これから どうする?
コンコン
「お嬢様?お目覚めでございますか?」
「え? ええ。」
扉を開けて侍女と思われる若い女性が入ってきた。
あっ! 見たことある顔。たぶんアンジェリーナの専任侍女だ。
確か名前は…
「エマ?」
「はい。お嬢様。何でしょう?
ソファーでうたた寝なんて、はしたないって怒られますよ。」
「あ、ごめん」
そうか、私いきなり気を失うように、寝ちゃったんだ。
「晩餐のお支度を始めても?」
「もう、そんな時間?」
私はお昼の後に部屋で本を開いて、新しく売り出されたって言うお茶を飲んで…そしたらいきなり意識が…
私はお茶のカップを見た。思い出した!
これお茶じゃない!これはコーヒーだ。
この国には、コーヒーがなかった。
つい最近新たな飲み物が輸入出来るようになったと巷で話題になった。
それを手に入れて初めて飲んだ。この香りを嗅いだ瞬間不思議な気分になり、一口飲んで何だか目眩を覚えたんだ。
前世の私は結構なコーヒー好きだった。
1日に軽く5杯は飲んでた。
私の頭中ではアンジェリーナの記憶と前世の記憶が混ざって出現する、その都度、確認作業と感情の受け入れをものすごい勢いで行っていた。

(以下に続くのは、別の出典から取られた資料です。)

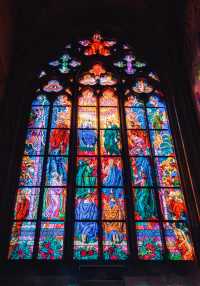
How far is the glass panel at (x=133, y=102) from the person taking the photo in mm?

とりあえず、エマに支度を手伝ってもらいながら、確認作業を継続しよう。
それと、エマからいろいろ思い出すきっかけをもらえそうだし。
「ねえエマ、今日って何日?」
「今日でございますか?12月3日ですよ」
「3日ね」
んーと婚約破棄が7月のパーティーの頃だから、
今私が16歳ならあと半年、15歳ならあと1年と6ヶ月か…
「私の誕生日って12月18日だからもうすぐよね?」
「はい。もうすぐお嬢様の16歳のお誕生日ですね。」
「!!」
あらーあと半年か…結構頑張らないと、修道院行きだわ。
婚約破棄は回避する?
うーんあの王子あんまり好みじゃないのよね。
だから、婚約は破棄じゃなくて上手く解消とか出来ないかな~
それで、新たな婚約を結ぶとかね。
例えば誰がいたっけ? 王子の側近とか、騎士団長とか、王弟殿下とか、あとは…学校の生徒会長の公爵令息か…でも、全部ヒロイン目当てな人だよね。
下手すると皆さん悪役令嬢の私を嫌ってるかも?
もったいない、もったいなさすぎる!
今の私ってこんなに美人さんなのに~
ちょっと前世記憶が、有利に働いてる?
でも、いいよね? この後の事を知ってる私の方が、役に立つし。
エマが崩れた縦ロールを直そうとしたから、思いきって、アップにしてもらった。
縦ロールはもうやめよう… なんかアンジェリーナには似合わない。
後ろを編み込みのお団子に結い上げてもらい。
少しだけ横の髪をおろしアクセントにした。
ドレスはAラインで薄紫色のシンプルなものを選んで着せてもらった。
私は初めて会う家族にちょっとの不安と期待を抱き緊張してきた。